Welcome to TrustLink, a project developed during the Delhi Police Cyber Hackathon, aimed at enhancing online security by detecting and safeguarding against deceptive URLs. TrustLink leverages machine learning models, data analysis, and dynamic classification techniques to provide users with a reliable solution to identify and avoid malicious links, contributing to a safer online experience.
TrustLink utilizes a combination of static and dynamic analysis to examine URLs for potential threats, categorizing them into labels such as phishing, malware, benign, or defacement. The project incorporates diverse data sources, including curated host lists and a pre-trained text classification model, to offer a robust defense against deceptive URLs.
- Flask: Python-based web framework for developing the backend logic and the API of the TrustLink project.
- Transformers Library: Utilized for the ML model, providing a pre-trained text classification model for analyzing URLs.
- Python: Primary programming language for scripting and backend development.
- Streamlit: Utilized for the web application, allowing users to input URLs and receive classification results.
- Tampermonkey Script: A Tampermonkey script is provided for enabling real-time threat detection directly in the browser.
- User Input: Users input a URL into the TrustLink web application or Use Tampermonkey Chrome extension for automatic detection and blocking.
- Static Analysis: Comparison against pre-loaded data from various host lists to identify patterns associated with malicious behavior.
- Dynamic Analysis: Utilization of a pre-trained text classification model for dynamic analysis if the URL is not found in host lists.
- Classification Results: Display of classification results on the webapp, including labels such as phishing, malware, benign, or defacement, along with corresponding scores.
- Clone the repository.
- Install the required dependencies using
requirements.txt
. - Run the Flask API (
flask_api.py
) to set up the backend logic for URL classification. - Run the Streamlit app (
streamlit_app.py
) to input a URL and view the classification results. - Optionally, install the Tampermonkey script in your browser to experience real-time threat detection.
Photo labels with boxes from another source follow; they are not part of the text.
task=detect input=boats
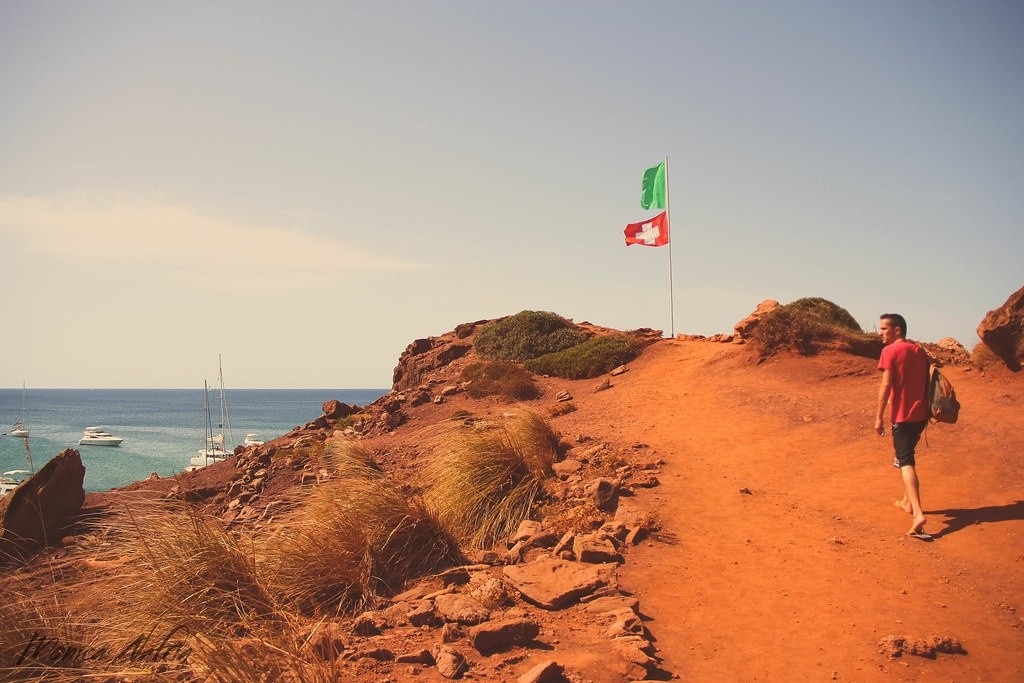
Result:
[78,426,124,446]
[244,433,264,446]
[0,470,31,496]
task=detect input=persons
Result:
[875,314,934,539]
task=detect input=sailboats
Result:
[183,352,236,473]
[5,379,31,438]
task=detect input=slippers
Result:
[910,527,932,539]
[895,500,913,515]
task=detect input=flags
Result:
[641,160,667,210]
[625,212,668,246]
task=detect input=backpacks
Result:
[916,341,960,424]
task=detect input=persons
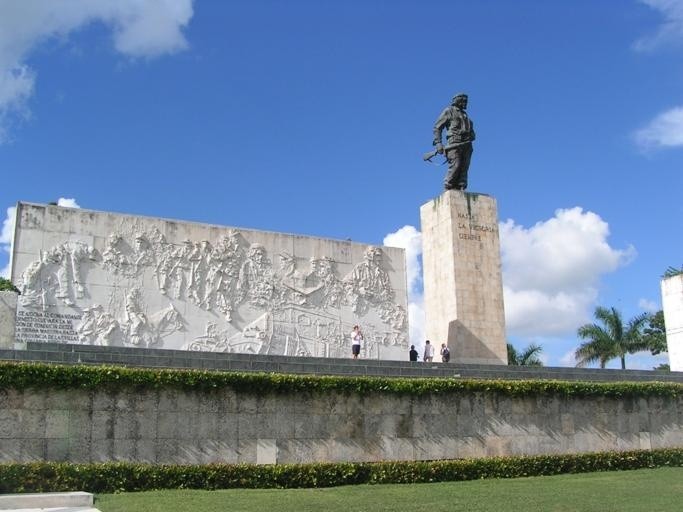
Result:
[423,340,435,362]
[432,94,474,190]
[440,344,450,362]
[410,345,418,361]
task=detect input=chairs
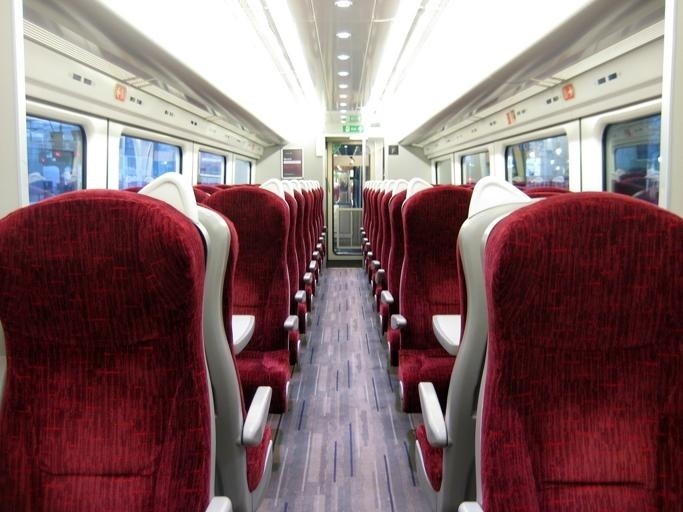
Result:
[359,180,682,512]
[0,179,327,512]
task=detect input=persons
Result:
[337,174,355,205]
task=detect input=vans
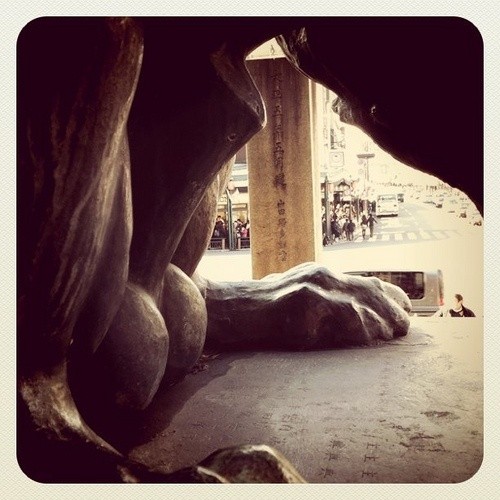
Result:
[376,192,399,217]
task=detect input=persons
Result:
[211,215,250,248]
[322,209,341,244]
[347,220,355,241]
[440,294,476,317]
[360,215,368,239]
[367,214,377,238]
[342,219,350,241]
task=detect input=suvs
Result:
[340,248,443,317]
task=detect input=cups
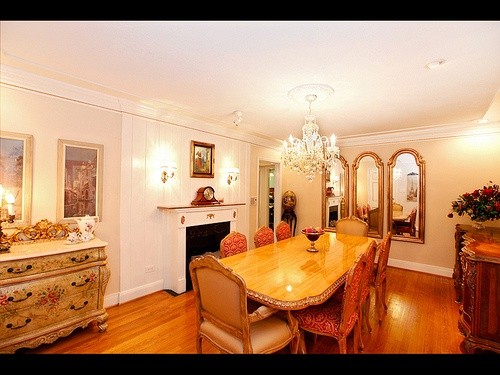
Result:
[67,232,92,243]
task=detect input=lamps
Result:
[0,193,15,252]
[233,111,244,126]
[225,168,241,185]
[279,83,341,183]
[160,164,176,183]
[190,140,215,178]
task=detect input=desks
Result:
[0,131,33,228]
[362,210,410,234]
[453,224,500,353]
[0,236,110,354]
[218,233,375,354]
[281,209,297,237]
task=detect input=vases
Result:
[472,219,486,233]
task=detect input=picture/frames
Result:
[56,139,104,224]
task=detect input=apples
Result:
[306,227,323,233]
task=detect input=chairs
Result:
[358,203,417,237]
[189,221,392,354]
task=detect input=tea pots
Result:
[74,215,99,240]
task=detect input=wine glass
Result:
[301,229,325,252]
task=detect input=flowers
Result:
[447,181,500,222]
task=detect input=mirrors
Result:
[352,151,384,239]
[321,154,349,233]
[386,148,426,245]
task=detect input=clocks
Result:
[191,186,220,205]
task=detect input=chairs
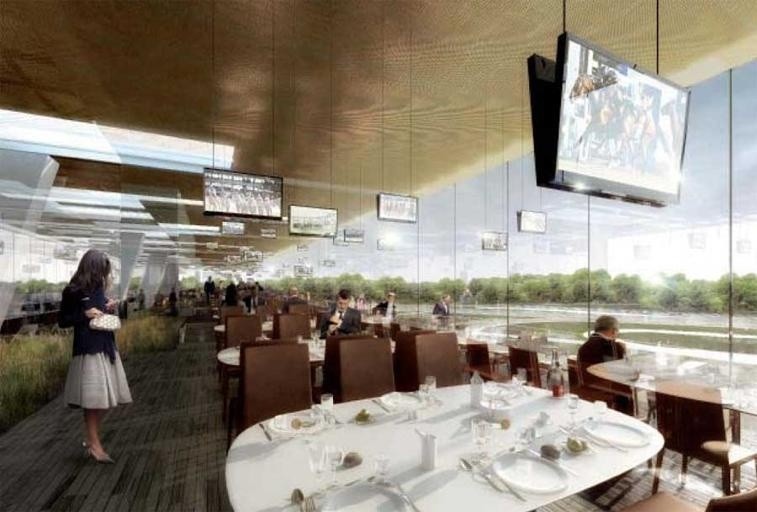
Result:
[613,369,757,509]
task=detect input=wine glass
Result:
[255,374,443,491]
[464,355,605,449]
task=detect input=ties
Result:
[338,311,343,318]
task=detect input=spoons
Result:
[290,487,306,512]
[459,458,501,492]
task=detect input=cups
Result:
[421,433,437,470]
[309,328,324,357]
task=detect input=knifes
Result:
[479,459,524,502]
[399,485,420,512]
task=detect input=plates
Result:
[583,419,650,447]
[492,452,569,493]
[321,484,407,512]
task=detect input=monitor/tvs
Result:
[525,55,554,188]
[289,205,340,237]
[377,192,418,224]
[293,244,313,276]
[516,211,546,233]
[345,230,365,243]
[202,166,284,220]
[206,223,277,264]
[557,32,702,207]
[482,231,509,251]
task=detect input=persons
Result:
[577,314,624,373]
[570,92,660,170]
[203,276,216,305]
[353,293,366,311]
[55,249,133,465]
[136,288,147,311]
[316,287,362,340]
[155,289,162,312]
[179,280,263,314]
[371,290,398,320]
[280,286,307,305]
[168,287,177,315]
[457,288,478,340]
[431,294,455,331]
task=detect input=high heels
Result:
[82,432,116,464]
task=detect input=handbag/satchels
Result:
[89,312,122,332]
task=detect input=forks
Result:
[304,496,315,512]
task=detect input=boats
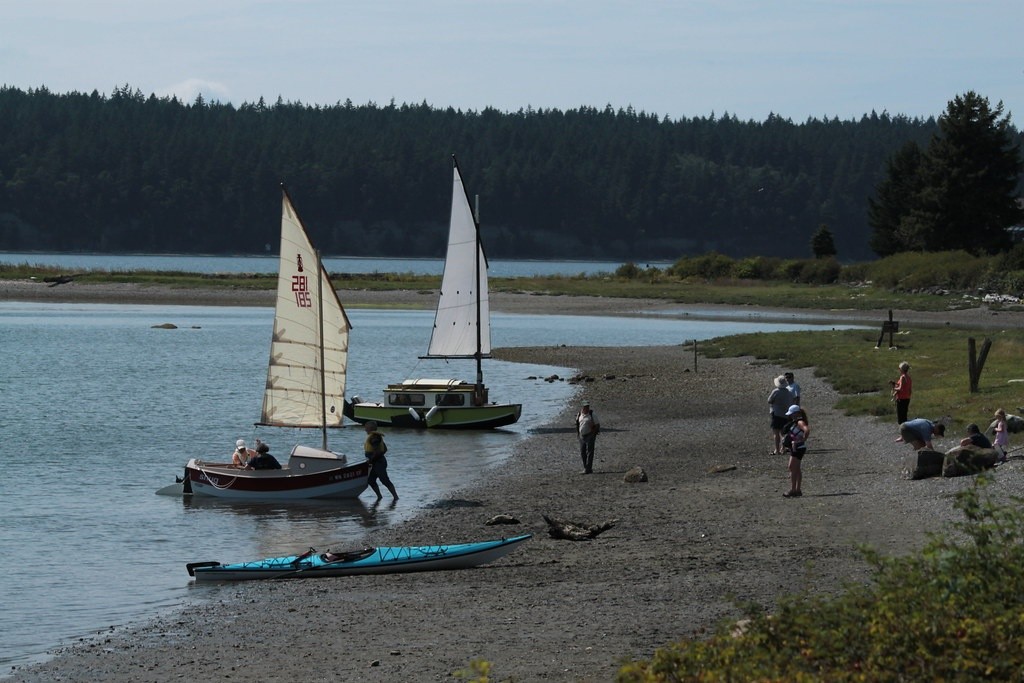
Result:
[186,532,532,577]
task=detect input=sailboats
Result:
[151,183,373,502]
[342,152,526,429]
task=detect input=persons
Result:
[894,360,911,442]
[994,406,1010,464]
[243,443,282,471]
[233,439,258,470]
[785,370,801,452]
[959,423,992,450]
[782,403,810,498]
[900,417,947,453]
[767,374,797,456]
[364,420,401,501]
[574,400,600,474]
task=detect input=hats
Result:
[785,405,800,415]
[582,400,590,406]
[938,423,945,437]
[235,439,246,449]
[899,361,910,373]
[773,375,789,388]
[994,409,1006,417]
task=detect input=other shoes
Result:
[792,491,802,496]
[782,488,794,497]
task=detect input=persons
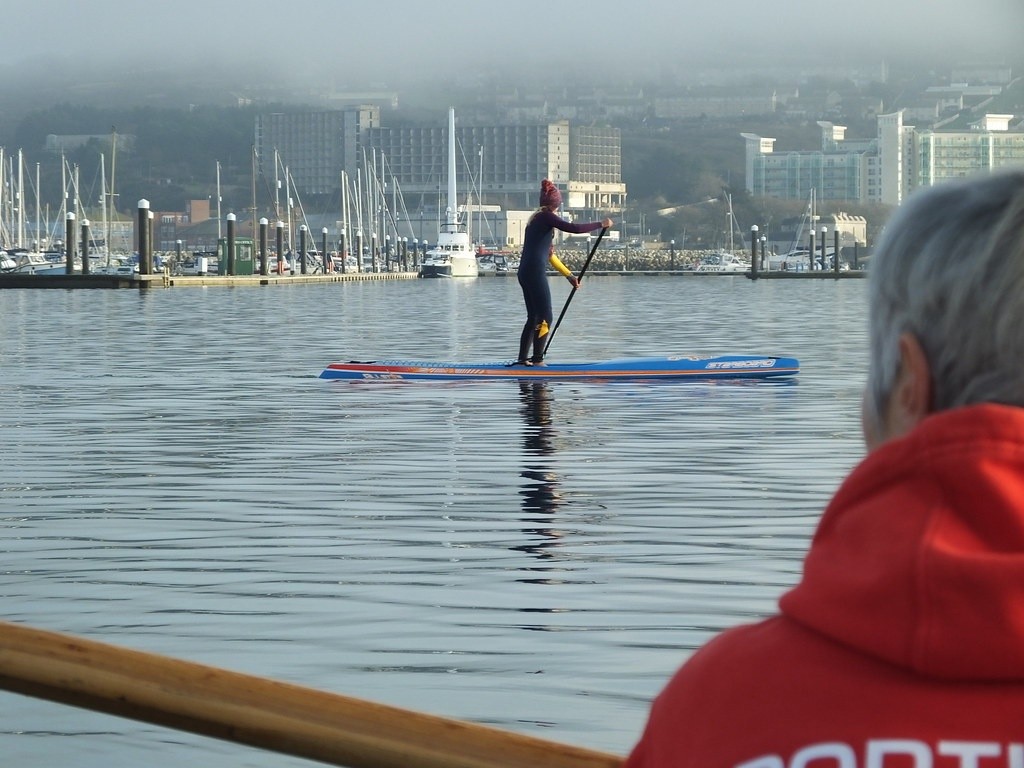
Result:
[516,180,612,367]
[627,166,1023,768]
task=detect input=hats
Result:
[539,179,561,207]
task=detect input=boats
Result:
[317,355,800,381]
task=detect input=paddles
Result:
[544,227,608,356]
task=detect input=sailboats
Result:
[0,105,510,280]
[694,189,850,275]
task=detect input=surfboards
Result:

For a detailed overview of the TrustLink project, including its objectives, workflow, technology stack, and future aspects, please refer to the Delhi Police Cyber Hackathon Project Presentation (PDF).
TrustLink aims to expand its capabilities in the following areas:
- Protection against Typosquatting attacks.
- Protections against IDN Homograph attacks.
- Enriching the machine learning dataset with additional features, such as comprehensive Whois information and the age of the website.
We extend our gratitude to the Delhi Police Cyber Hackathon for providing a platform to develop and showcase TrustLink, as well as to all organizations and individuals contributing to the project's datasets and resources.
This project is licensed under the GNU General Public License v3.0.